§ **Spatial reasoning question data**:

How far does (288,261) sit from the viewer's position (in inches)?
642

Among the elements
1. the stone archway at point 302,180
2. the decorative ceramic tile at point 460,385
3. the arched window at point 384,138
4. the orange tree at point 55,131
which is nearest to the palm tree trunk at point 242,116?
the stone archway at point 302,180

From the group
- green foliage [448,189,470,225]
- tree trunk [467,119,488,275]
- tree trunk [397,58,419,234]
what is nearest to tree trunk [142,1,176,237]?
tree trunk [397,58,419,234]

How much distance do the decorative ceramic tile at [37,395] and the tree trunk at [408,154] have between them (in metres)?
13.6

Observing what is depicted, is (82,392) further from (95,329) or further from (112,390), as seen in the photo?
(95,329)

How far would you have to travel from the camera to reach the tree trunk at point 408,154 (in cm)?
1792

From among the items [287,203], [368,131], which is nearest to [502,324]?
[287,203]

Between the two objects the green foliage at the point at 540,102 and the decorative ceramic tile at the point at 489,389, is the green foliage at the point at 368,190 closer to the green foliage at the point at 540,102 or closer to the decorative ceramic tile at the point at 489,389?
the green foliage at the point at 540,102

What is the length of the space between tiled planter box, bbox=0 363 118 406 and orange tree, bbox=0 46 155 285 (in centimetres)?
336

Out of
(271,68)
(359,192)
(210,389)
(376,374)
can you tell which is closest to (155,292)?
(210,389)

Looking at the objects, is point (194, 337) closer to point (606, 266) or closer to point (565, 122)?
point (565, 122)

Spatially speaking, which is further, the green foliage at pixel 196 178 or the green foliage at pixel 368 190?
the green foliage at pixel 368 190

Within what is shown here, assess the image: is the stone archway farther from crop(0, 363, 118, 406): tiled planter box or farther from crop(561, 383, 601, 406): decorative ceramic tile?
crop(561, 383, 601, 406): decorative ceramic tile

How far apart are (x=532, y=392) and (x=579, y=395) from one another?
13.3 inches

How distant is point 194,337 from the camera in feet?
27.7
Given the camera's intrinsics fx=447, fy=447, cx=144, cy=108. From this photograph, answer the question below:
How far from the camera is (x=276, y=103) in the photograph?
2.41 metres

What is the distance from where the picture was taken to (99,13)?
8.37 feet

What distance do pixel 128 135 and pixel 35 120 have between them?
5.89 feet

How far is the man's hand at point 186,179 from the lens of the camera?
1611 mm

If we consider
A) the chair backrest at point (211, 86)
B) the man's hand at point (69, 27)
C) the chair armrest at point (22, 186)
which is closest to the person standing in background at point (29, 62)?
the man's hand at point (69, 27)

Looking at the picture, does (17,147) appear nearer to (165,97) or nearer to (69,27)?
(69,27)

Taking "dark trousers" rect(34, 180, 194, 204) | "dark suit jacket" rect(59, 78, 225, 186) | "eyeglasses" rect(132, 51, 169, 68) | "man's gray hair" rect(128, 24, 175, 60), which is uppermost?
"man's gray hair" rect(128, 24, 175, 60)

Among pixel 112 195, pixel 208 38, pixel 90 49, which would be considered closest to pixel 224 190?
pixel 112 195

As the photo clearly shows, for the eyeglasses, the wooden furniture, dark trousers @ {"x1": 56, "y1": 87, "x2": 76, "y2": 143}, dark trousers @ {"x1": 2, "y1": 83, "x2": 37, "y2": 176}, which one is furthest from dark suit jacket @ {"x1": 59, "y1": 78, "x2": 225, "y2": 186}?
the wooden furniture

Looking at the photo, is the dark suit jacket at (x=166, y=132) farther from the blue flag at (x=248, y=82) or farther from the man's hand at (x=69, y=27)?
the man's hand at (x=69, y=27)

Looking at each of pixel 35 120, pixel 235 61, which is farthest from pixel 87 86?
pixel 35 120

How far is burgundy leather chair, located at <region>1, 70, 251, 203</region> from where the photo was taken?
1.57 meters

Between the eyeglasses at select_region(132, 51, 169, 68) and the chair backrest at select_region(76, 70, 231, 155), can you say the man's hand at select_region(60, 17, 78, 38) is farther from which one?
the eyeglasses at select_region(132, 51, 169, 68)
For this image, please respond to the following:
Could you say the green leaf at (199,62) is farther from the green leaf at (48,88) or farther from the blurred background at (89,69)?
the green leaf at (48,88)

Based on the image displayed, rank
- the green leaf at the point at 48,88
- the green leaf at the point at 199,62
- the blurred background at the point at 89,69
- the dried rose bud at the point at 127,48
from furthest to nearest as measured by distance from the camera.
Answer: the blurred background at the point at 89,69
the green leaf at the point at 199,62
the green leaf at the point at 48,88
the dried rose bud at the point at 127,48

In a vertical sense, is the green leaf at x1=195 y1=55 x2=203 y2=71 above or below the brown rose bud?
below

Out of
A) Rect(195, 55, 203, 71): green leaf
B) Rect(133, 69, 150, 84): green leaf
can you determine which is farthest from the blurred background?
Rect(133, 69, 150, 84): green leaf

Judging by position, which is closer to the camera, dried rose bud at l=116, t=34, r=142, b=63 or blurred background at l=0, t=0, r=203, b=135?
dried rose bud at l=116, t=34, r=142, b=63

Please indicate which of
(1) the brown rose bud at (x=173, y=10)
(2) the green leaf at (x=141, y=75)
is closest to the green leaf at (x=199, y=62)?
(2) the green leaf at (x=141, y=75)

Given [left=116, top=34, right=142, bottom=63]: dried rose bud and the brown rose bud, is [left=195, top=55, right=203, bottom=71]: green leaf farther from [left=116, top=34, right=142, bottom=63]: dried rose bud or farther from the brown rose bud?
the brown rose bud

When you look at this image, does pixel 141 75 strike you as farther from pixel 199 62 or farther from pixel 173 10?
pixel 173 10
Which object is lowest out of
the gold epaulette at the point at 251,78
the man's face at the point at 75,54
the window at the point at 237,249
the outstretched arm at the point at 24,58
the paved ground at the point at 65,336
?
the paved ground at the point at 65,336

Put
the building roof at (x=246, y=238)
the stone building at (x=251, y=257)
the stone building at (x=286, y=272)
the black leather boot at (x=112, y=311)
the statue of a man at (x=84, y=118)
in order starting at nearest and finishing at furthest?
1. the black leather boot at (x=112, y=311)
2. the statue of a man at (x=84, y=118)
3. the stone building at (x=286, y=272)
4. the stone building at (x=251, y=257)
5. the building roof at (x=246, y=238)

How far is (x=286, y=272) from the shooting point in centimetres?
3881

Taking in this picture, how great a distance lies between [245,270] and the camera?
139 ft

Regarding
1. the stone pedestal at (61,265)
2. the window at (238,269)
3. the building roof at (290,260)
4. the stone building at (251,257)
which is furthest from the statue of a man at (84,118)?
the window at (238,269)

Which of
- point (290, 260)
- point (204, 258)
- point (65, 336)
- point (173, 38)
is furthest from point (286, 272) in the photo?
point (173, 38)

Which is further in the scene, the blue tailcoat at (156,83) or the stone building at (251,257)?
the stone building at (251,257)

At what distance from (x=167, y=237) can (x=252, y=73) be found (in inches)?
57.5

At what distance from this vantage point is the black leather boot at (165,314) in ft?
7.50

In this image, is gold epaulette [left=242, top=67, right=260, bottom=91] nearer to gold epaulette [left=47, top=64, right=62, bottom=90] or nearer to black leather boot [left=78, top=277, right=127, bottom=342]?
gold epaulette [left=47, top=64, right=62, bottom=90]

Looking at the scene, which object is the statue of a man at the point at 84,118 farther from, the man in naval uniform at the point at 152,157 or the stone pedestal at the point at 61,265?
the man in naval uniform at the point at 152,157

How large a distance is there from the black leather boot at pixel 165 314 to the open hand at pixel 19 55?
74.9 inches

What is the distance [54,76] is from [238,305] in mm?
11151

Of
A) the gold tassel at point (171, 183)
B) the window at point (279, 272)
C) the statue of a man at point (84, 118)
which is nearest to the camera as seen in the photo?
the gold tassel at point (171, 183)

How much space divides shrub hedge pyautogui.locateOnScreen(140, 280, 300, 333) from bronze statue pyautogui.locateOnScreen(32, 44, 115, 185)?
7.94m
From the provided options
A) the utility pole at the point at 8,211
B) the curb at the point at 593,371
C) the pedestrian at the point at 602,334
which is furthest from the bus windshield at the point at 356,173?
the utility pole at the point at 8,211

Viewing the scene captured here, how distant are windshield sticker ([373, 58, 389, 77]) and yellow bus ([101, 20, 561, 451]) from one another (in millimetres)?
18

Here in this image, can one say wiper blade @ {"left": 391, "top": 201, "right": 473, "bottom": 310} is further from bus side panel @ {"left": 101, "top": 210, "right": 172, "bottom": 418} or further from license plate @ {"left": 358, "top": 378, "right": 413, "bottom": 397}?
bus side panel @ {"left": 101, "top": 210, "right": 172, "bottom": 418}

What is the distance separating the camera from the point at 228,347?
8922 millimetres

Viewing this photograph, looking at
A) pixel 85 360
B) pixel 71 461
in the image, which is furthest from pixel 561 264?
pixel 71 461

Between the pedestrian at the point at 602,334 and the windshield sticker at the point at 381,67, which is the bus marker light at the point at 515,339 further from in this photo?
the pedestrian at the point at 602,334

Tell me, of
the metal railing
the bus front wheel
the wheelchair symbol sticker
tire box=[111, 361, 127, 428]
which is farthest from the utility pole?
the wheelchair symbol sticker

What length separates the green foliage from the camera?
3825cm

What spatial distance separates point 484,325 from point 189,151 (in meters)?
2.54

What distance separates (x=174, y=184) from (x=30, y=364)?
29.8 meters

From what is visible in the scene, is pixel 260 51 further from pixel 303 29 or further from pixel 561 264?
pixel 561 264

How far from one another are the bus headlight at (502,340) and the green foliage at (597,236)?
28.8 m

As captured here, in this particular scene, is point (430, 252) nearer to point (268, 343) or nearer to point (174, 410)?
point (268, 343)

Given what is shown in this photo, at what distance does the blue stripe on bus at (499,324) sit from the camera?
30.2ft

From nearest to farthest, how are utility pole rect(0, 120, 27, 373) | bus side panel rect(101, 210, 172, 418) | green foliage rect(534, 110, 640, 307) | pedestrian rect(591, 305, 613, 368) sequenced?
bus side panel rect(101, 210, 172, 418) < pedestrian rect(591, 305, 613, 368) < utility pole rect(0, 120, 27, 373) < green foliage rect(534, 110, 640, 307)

§ **Prompt**:
Beginning at the line that holds "How far from one", write out word for word each line through the end of the records.

§ **Expected output**:
How far from one another are the bus headlight at (502,340) and the green foliage at (597,236)?
28.8 m

As captured here, in this particular scene, is point (430, 252) nearer to point (268, 343) or nearer to point (174, 410)?
point (268, 343)

Given what is shown in this photo, at what distance does the blue stripe on bus at (499,324) sit from the camera?
30.2ft

From nearest to farthest, how are utility pole rect(0, 120, 27, 373) | bus side panel rect(101, 210, 172, 418) | green foliage rect(534, 110, 640, 307) | pedestrian rect(591, 305, 613, 368) sequenced?
bus side panel rect(101, 210, 172, 418) < pedestrian rect(591, 305, 613, 368) < utility pole rect(0, 120, 27, 373) < green foliage rect(534, 110, 640, 307)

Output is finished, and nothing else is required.